What is being asked
Line tally for the word "States": count the lines below that contain it and reply with the number alone.

********

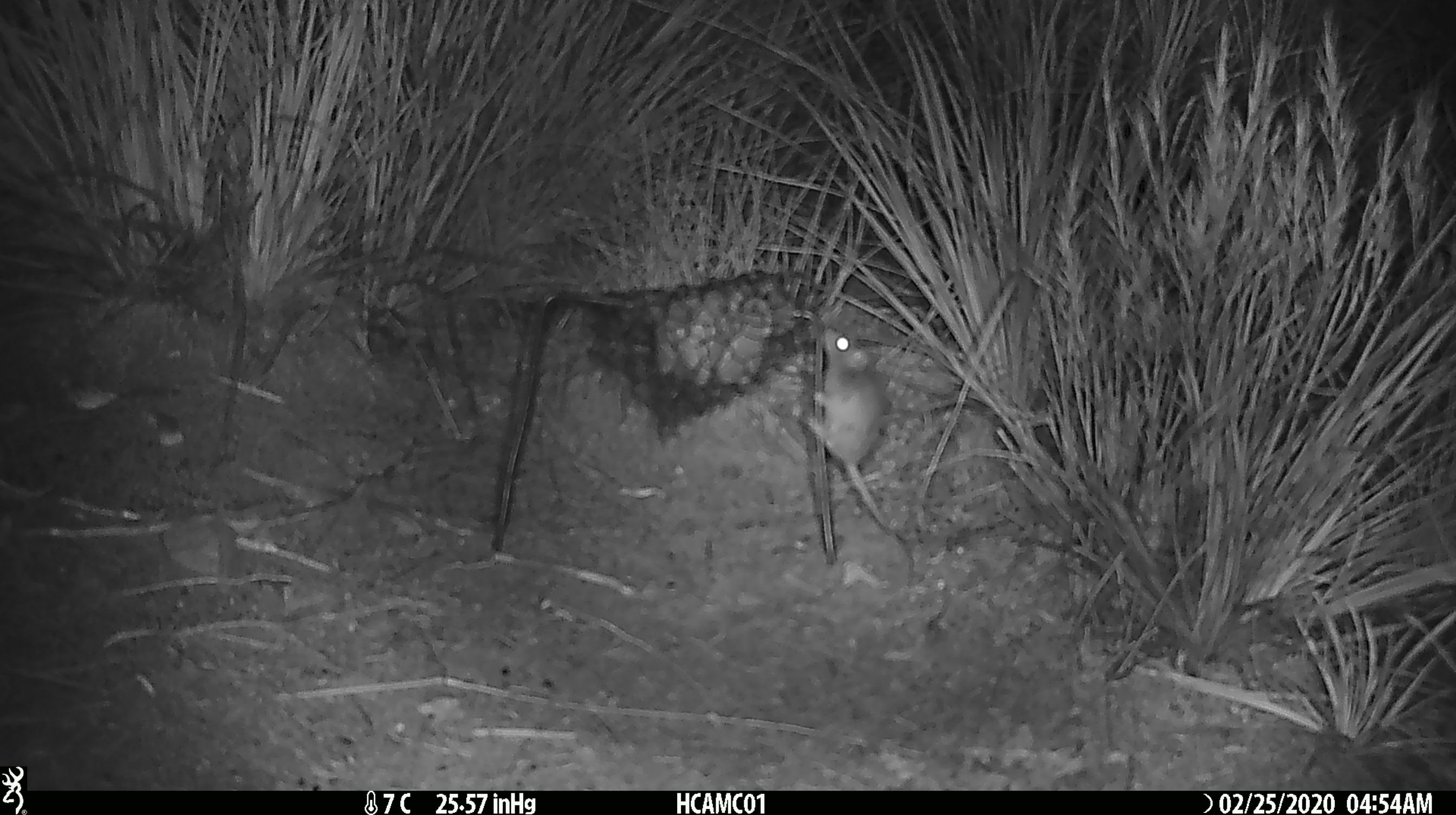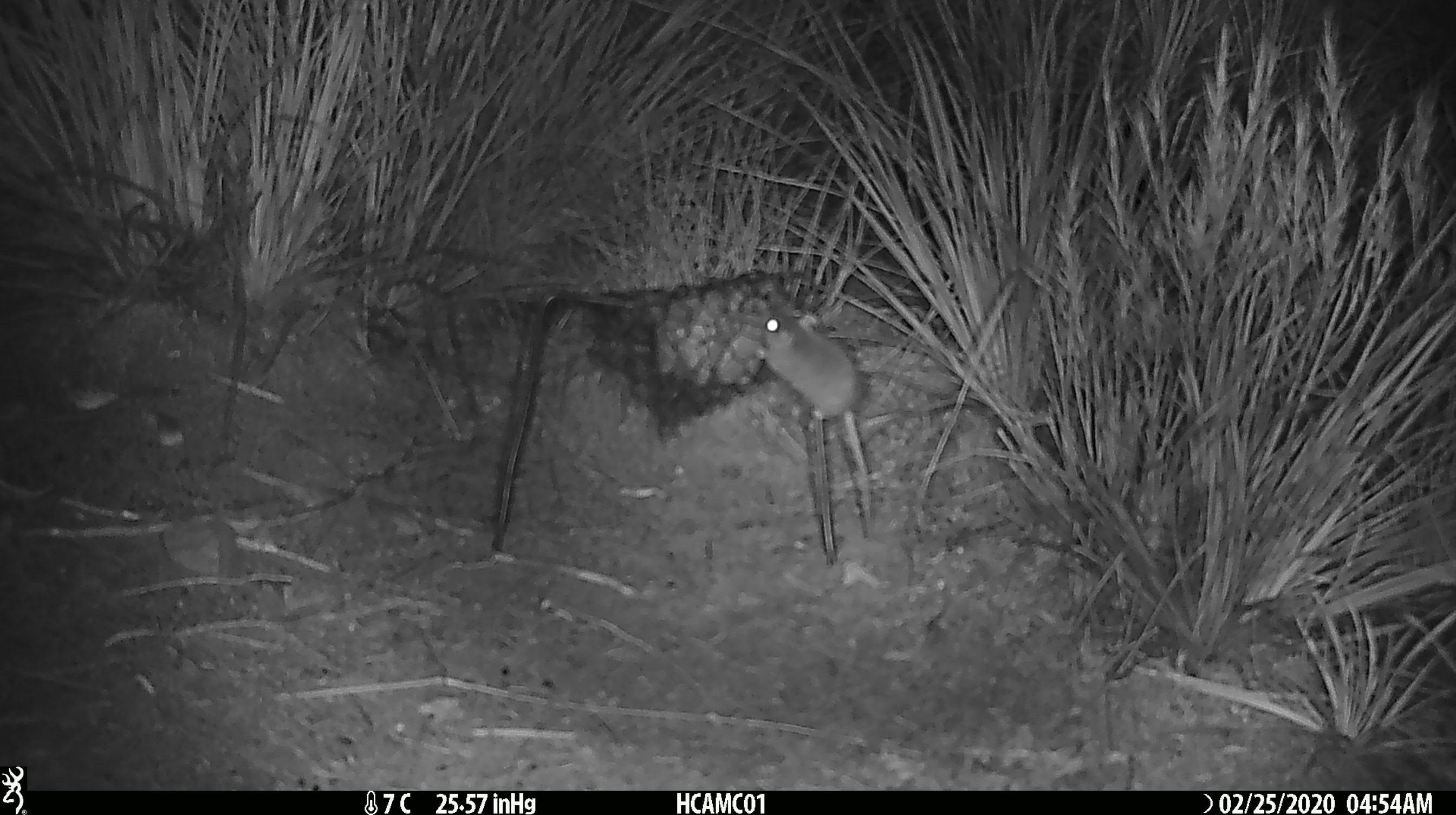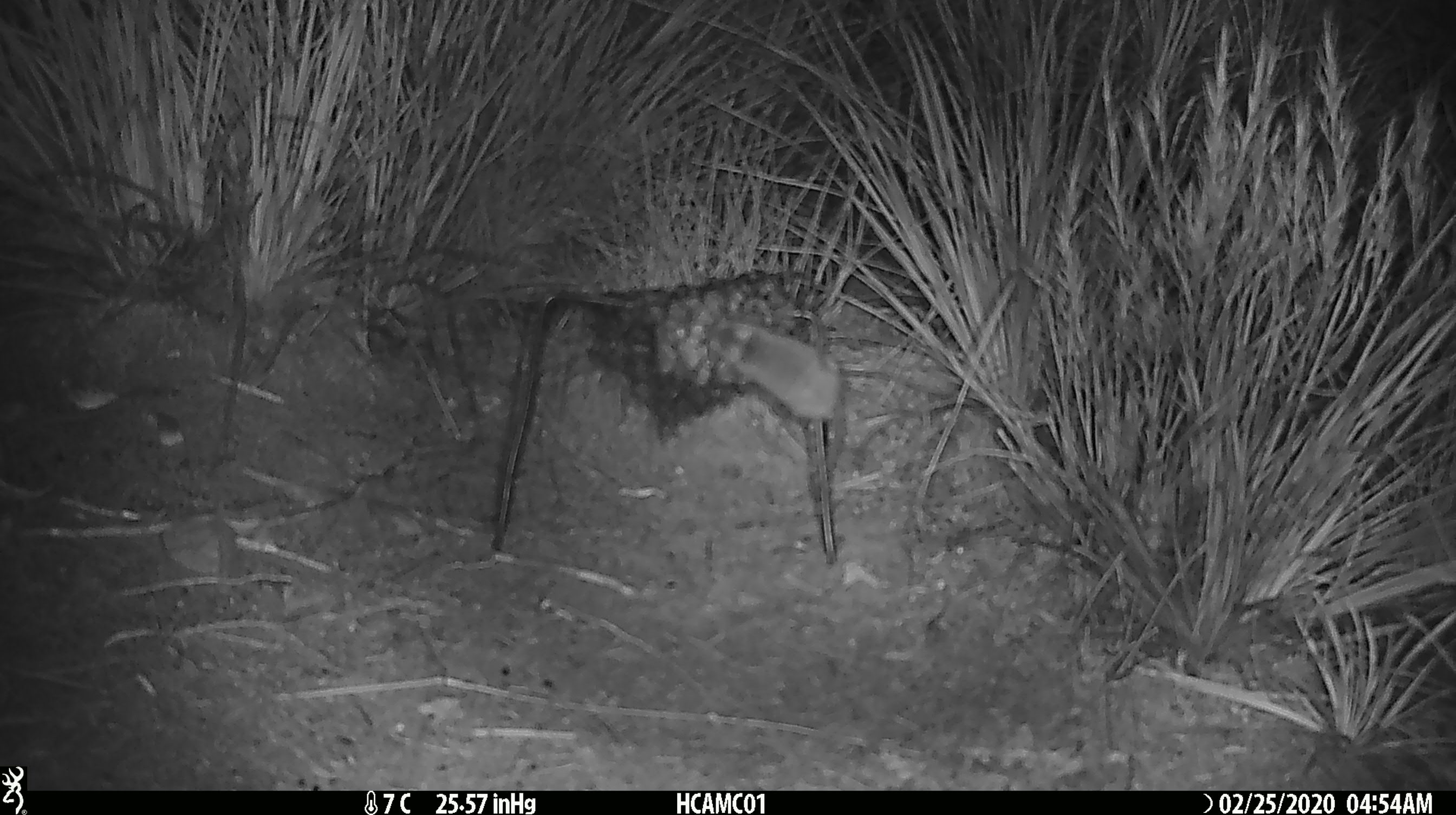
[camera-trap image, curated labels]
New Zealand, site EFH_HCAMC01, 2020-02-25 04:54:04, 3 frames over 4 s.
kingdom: Animalia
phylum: Chordata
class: Mammalia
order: Rodentia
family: Muridae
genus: Mus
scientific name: Mus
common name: mouse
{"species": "mouse (Mus)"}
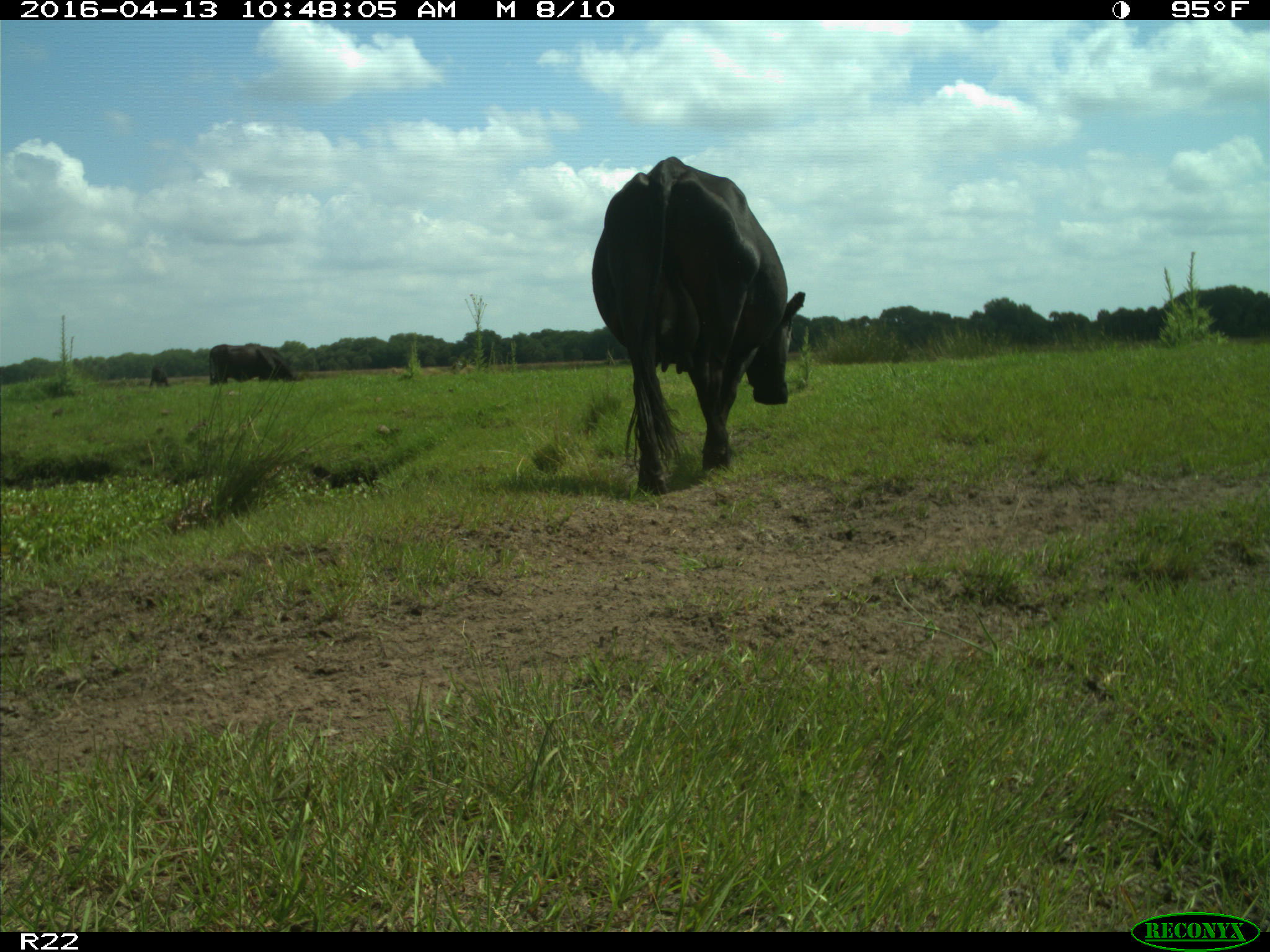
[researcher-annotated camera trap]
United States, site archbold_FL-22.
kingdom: Animalia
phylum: Chordata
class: Mammalia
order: Artiodactyla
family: Bovidae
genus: Bos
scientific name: Bos taurus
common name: domestic cow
Bos taurus (domestic cow).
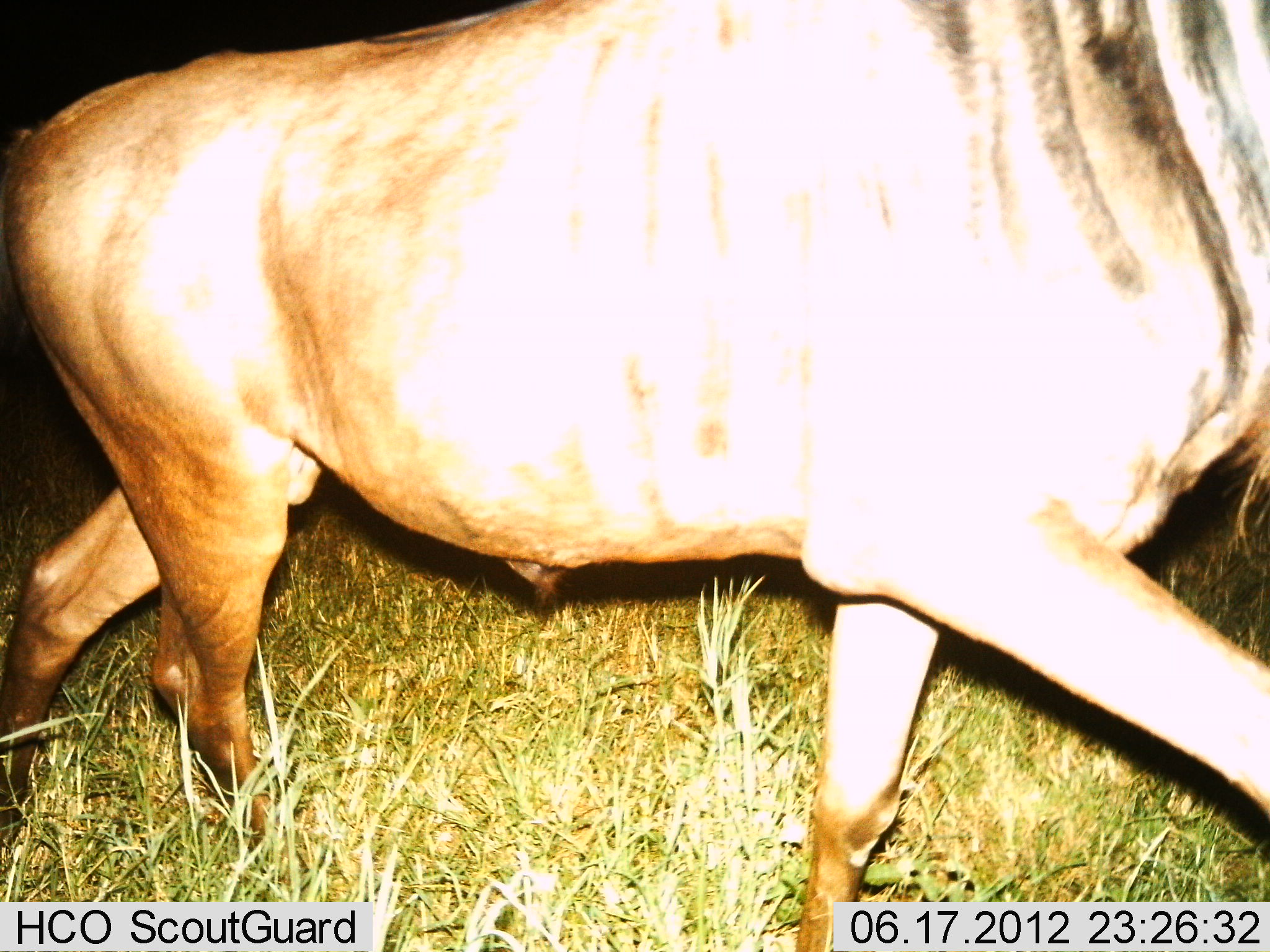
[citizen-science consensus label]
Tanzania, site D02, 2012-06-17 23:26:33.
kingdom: Animalia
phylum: Chordata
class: Mammalia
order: Artiodactyla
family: Bovidae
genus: Connochaetes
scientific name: Connochaetes taurinus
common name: blue wildebeest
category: wildebeest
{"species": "wildebeest (blue wildebeest) (Connochaetes taurinus)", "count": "1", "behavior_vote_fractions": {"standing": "0%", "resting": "0%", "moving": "100%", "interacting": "0%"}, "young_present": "0%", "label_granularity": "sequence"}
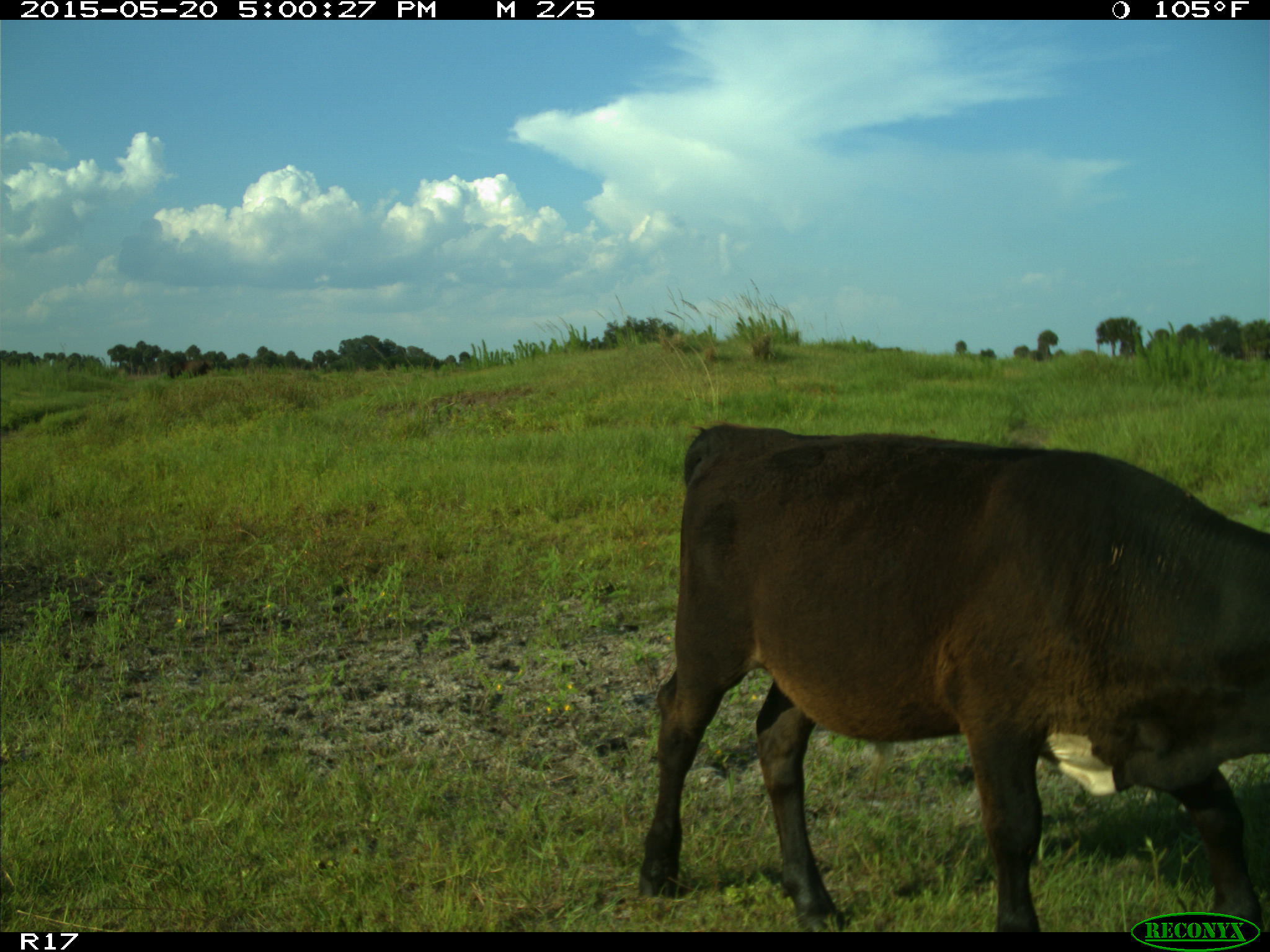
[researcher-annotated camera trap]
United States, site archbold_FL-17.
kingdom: Animalia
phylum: Chordata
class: Mammalia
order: Artiodactyla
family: Bovidae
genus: Bos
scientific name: Bos taurus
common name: domestic cow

********

Solution to this problem
2